The fifth episode of House of the Dragon ’s second season was bound to be quieter and less action-packed—an emotional comedown after the showy conclusion to last week’s “The Red Dragon and the Gold.” There were no dragon flames or on-screen deaths in Episode 5; the climax involved not a three-way aerial dragon duel, but a conversation in a library room. The Game of Thrones franchise is at its best when it balances cinematic set pieces and political maneuvering, so as we all—characters and viewers alike—take a moment to breathe after the battle at Rook’s Rest, it’s a good week to focus on the latter.

On the military side, Team Black is in decent shape given its dragon advantage even after Meleys’s death. Even the blacks’ ostensible loss at Rook’s Rest is more like a mutually destructive draw, given the injuries to King Aegon II and Sunfyre. “Strange victory, if it was one,” Gwayne Hightower remarks on behalf of the greens.

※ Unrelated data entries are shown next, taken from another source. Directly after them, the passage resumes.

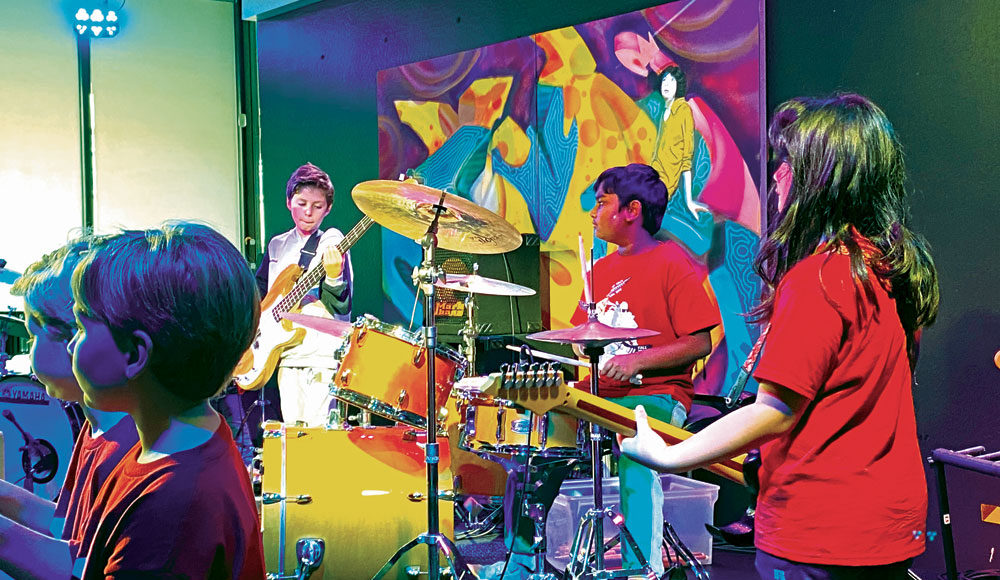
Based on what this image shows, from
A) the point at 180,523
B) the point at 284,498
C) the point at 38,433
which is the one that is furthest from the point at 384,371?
the point at 180,523

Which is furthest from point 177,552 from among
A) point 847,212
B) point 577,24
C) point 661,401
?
point 577,24

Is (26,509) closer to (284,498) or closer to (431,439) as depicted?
(431,439)

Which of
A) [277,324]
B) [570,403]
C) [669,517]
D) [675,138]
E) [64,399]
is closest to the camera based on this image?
[64,399]

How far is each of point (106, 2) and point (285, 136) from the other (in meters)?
1.96

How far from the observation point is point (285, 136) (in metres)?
7.91

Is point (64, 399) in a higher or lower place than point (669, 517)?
higher

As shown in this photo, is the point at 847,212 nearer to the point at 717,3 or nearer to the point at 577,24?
the point at 717,3

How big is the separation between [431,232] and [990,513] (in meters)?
2.42

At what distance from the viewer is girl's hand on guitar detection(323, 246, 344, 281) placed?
17.3 feet

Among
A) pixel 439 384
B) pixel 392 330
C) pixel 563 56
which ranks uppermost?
pixel 563 56

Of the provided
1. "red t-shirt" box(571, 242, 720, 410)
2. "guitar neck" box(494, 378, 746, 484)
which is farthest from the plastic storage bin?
"guitar neck" box(494, 378, 746, 484)

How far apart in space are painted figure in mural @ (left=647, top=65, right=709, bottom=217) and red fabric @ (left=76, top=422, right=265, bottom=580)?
3.82 m

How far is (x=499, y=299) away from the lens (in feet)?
19.2

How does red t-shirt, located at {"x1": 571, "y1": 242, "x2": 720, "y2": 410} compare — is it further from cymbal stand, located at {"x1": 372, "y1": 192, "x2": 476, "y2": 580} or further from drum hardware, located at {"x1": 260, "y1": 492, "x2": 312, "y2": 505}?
drum hardware, located at {"x1": 260, "y1": 492, "x2": 312, "y2": 505}
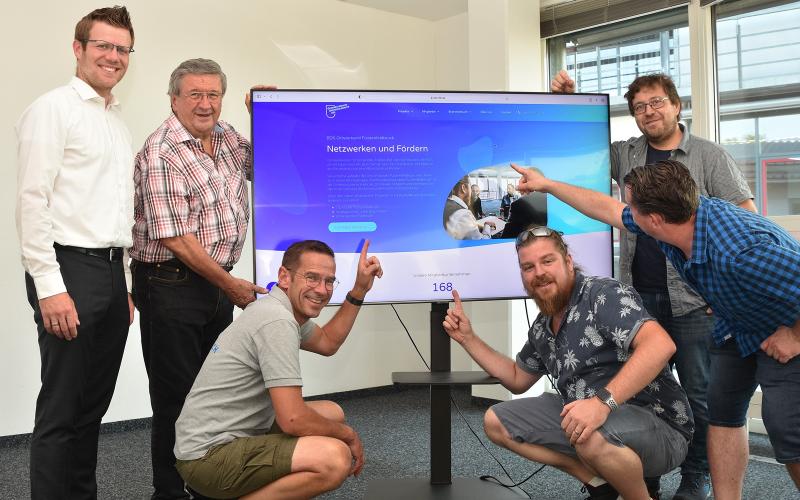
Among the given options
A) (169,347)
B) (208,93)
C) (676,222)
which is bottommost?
(169,347)

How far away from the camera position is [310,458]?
2.22 meters

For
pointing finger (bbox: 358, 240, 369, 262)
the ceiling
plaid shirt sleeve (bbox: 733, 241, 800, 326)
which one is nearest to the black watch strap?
pointing finger (bbox: 358, 240, 369, 262)

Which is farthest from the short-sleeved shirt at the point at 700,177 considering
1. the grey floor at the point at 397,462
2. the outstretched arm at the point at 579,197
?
the grey floor at the point at 397,462

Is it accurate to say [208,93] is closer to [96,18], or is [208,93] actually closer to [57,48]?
[96,18]

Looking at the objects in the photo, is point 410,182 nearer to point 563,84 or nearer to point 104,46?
point 563,84

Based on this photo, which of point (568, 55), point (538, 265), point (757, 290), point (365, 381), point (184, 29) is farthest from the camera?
point (365, 381)

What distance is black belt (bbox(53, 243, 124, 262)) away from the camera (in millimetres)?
2387

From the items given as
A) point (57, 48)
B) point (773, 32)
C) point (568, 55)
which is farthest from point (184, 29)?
point (773, 32)

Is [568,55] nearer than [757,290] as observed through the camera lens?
No

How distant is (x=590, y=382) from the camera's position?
2395 mm

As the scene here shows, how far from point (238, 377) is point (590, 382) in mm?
1118

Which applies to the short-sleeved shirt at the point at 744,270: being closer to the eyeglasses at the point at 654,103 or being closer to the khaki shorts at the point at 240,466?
the eyeglasses at the point at 654,103

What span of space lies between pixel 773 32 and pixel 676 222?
7.66 feet

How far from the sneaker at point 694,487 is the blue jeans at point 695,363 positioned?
0.8 inches
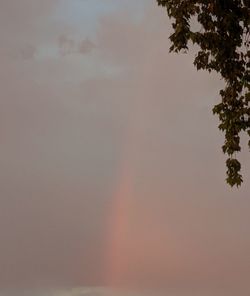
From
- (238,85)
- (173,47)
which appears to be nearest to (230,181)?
(238,85)

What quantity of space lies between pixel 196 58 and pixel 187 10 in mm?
1542

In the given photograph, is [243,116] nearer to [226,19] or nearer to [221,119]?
[221,119]

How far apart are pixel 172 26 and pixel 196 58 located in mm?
1242

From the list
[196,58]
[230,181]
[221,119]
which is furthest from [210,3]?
[230,181]

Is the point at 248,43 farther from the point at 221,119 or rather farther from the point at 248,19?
the point at 221,119

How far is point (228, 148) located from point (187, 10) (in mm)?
4080

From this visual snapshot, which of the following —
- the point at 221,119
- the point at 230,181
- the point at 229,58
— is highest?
the point at 229,58

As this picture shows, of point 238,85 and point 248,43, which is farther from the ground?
point 248,43

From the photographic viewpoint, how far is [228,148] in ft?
58.9

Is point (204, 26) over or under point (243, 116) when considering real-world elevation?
over

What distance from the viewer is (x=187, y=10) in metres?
17.5

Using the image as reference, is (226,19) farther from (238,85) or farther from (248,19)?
(238,85)

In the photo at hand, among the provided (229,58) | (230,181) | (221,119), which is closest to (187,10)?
(229,58)

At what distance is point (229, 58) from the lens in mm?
17922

(The show’s constant refrains this season that neither side truly wins a civil war, along with the regular reminders of dragon deaths—either literal or symbolic, via cups or figurines—have become excessively on the nose.) But the issue for Team Black is not merely that Rhaenyra is down two dragons after the deaths of Meleys and Arrax, or that Vhagar seems unbeatable, or that the greens currently control the Iron Throne. Her problems aren’t only about the flaws of the people around her, from Daemon’s defiance to Ser Alfre.